EXTRACT:
Overall acceptability
Program planners and implementers in their overall assessments found the HPV-Plus to be acceptable as a means to both prevent cervical cancer and address a broader range of adolescent health needs simultaneously. This overall acceptability was largely echoed by adolescent girls and parents. Within this high-level finding, many positive and negative details of nuance were brought out using our analytic framework, as discussed below. Additional quotes are provided in Table 2.
Intervention coherence: Knowledge towards the HPV vaccine
Across all stakeholder groups, education sessions were essential in dispelling misconceptions about the vaccine, increasing HPV vaccine and cervical cancer knowledge, and providing clarity to questions and concerns that participants had. Low HPV vaccine knowledge, coupled with high levels of misinformation and myths surrounding the vaccine, were cited across stakeholder groups as both preceding the program and persisting during program implementation. Myths included the HPV vaccine causing infertility, the vaccine resulting in illness and death, and increased sexual activity and promiscuity among vaccinated adolescents. Numerous participants across stakeholder groups reported having questions about the HPV vaccine before program implementation and voiced that the education sessions were effective in clarifying questions and concerns.

THINGS TO DO:
1. Can you turn the paragraph of the HPV-Plus extract that begins "Across all stakeholder groups" into a short bulleted list that keeps its main facts?
2. How would you translate this sentence from the HPV-Plus extract into Spanish: "This overall acceptability was largely echoed by adolescent girls and parents."?
3. Could you go on with the HPV-Plus extract, starting right after its final sentence?

PROVIDED MATERIAL:
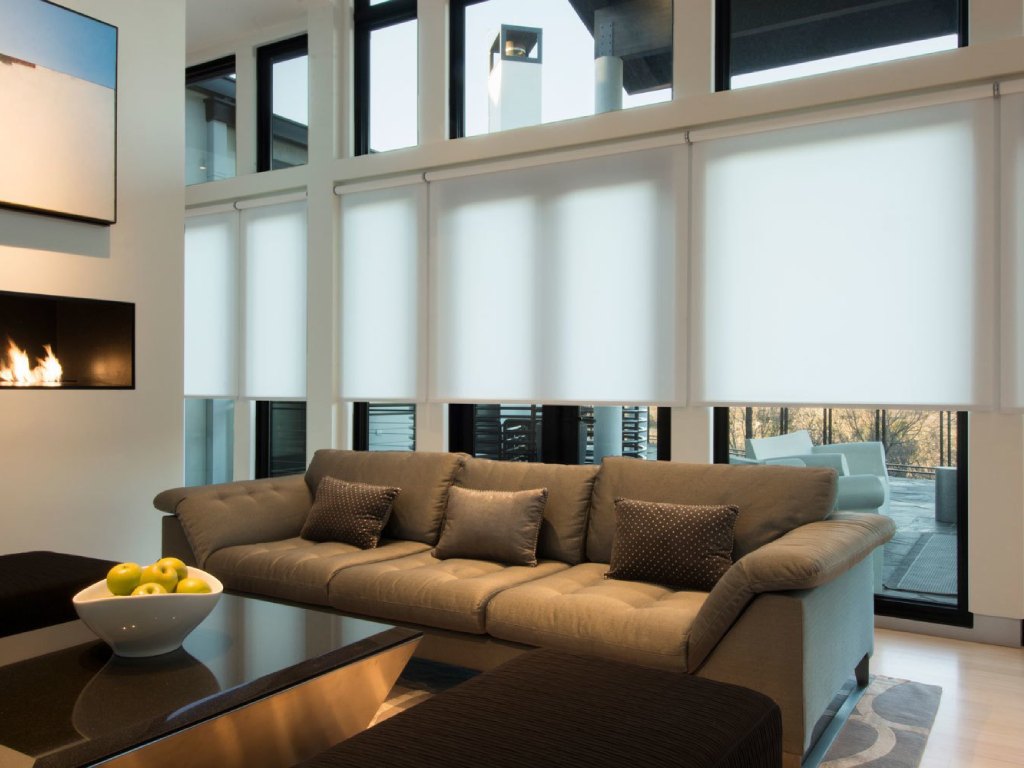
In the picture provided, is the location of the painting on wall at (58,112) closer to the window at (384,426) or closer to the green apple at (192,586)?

RESULTS FOR EACH TASK:
1.
- In all stakeholder groups, education sessions dispelled misconceptions about the HPV vaccine, raised knowledge of the vaccine and of cervical cancer, and answered participants' questions and concerns.
- Low vaccine knowledge, together with widespread misinformation and myths, was reported both before the program and during its implementation.
- The myths were that the vaccine causes infertility, that it leads to illness and death, and that vaccinated adolescents become more sexually active and promiscuous.
- Many participants had questions about the vaccine before the program and said the sessions were effective in clearing them up.

2. Esta aceptabilidad general fue en gran medida compartida por las adolescentes y los padres.

3.
“Others [in the community] say it can affect girls after they get married…it might affect their reproduction rates…I was angry [when hearing about the program] because of these street reports…they are injecting needles in those schools so that children do not give birth later"- Parent, Njombe
Nearly all adolescent girls who were interviewed stated that they had little to no information on HPV vaccines prior to the program. Education on cervical cancer, HPV vaccines, and dosing schedules were reported to improve students’ knowledge on the disease process of cervical cancer and the benefits of vaccination for prevention. In addition, students were provided with comprehensive sexual and reproductive health education. Group education in the school-based program was especially well-received by students and often distinguished as the element they liked most in the integrated program. This was confirmed by program implementers with several stating that providing educational sessions in a group setting encouraged students to ask questions regarding the vaccine, with numerous students requesting more information after educational sessions. Several students reported hearing about myths regarding the HPV vaccine within the larger community, with many of these students believing these myths prior to receiving education.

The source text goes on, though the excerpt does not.